Even though the criterion value for response space-filling in Design 10 (green) is less than Design 1 (purple), the response space-filling in Design 10 seems to fill the space fairly well. The differences in criterion values provide a useful summary of the trade-offs but it is important to also examine the scatterplots directly for a more intuitive illustration of what these trade-offs will look like in practice.

To examine input space-filling, we will now look at the scatterplot of the input variables, X1 and X2, located in the top-middle. If we had more than two input variables, we would look at a combination of pairwise scatterplots. It would be a bit harder to determine how well the space-filling of a given design appeared, so in that case, we rely more heavily on the position of the design on the Pareto front.

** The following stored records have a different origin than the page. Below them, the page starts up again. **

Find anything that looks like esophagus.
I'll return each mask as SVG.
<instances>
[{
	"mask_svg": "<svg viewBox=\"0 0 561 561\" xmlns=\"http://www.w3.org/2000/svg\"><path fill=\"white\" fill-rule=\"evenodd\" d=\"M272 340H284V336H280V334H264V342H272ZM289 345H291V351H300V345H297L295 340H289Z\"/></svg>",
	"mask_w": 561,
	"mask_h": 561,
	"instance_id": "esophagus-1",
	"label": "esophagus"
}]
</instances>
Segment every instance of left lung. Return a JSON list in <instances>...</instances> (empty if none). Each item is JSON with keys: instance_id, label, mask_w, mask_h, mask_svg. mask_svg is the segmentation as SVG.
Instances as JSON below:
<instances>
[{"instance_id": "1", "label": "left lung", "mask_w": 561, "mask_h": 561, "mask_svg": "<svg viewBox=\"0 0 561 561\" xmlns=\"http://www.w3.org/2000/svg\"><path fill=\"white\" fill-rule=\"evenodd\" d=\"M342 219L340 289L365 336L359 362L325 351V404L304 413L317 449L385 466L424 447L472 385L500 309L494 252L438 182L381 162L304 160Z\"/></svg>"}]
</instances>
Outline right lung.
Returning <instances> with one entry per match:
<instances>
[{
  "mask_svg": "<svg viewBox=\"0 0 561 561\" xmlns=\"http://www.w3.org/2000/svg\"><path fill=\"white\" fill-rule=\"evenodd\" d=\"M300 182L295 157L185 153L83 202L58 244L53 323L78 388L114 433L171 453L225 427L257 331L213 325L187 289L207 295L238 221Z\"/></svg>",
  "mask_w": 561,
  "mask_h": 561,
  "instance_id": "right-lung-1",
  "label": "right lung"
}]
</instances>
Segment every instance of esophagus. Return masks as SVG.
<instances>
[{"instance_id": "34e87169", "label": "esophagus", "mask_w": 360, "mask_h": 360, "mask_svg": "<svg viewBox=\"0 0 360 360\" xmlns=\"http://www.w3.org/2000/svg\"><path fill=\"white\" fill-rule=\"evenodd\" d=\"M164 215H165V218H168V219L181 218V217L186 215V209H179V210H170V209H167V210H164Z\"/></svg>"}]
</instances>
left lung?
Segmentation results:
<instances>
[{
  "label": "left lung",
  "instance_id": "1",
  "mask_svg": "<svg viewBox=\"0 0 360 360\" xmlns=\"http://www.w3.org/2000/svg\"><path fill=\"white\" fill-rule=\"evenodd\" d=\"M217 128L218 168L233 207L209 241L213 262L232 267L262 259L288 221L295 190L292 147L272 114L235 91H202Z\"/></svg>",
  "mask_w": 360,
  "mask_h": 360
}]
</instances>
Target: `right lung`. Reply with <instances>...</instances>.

Here, Design 15 (red) definitely has the best input space-filling. The design points are spread apart with no large holes or gaps, covering the entire space well. The input space-filling in Design 1 (purple) has many large holes, and even that in Design 10 (green) has a hole or two.

With this variety of space-filling designs, plus the 12 more located on the Pareto front, it’s easy to see there are many “best” designs for any given weighting of input and response space-filling. The Input-Response Space-Filling design tool gives the experimenter the flexibility to consider each design on the Pareto front to find the compromise between input and output space-filling to best fit the experimental objectives.

8. In the case of this example, we were hoping to find a design with good space-filling in both spaces. Design 10 (green) is an excellent candidate for this, though to be thorough we should also examine more designs along the Pareto front. In particular, Designs 4, 6, 7, and 11, and even 2, 3, and 13, should be explored to see how these other “best” designs balance space-filling uniquely in the two spaces.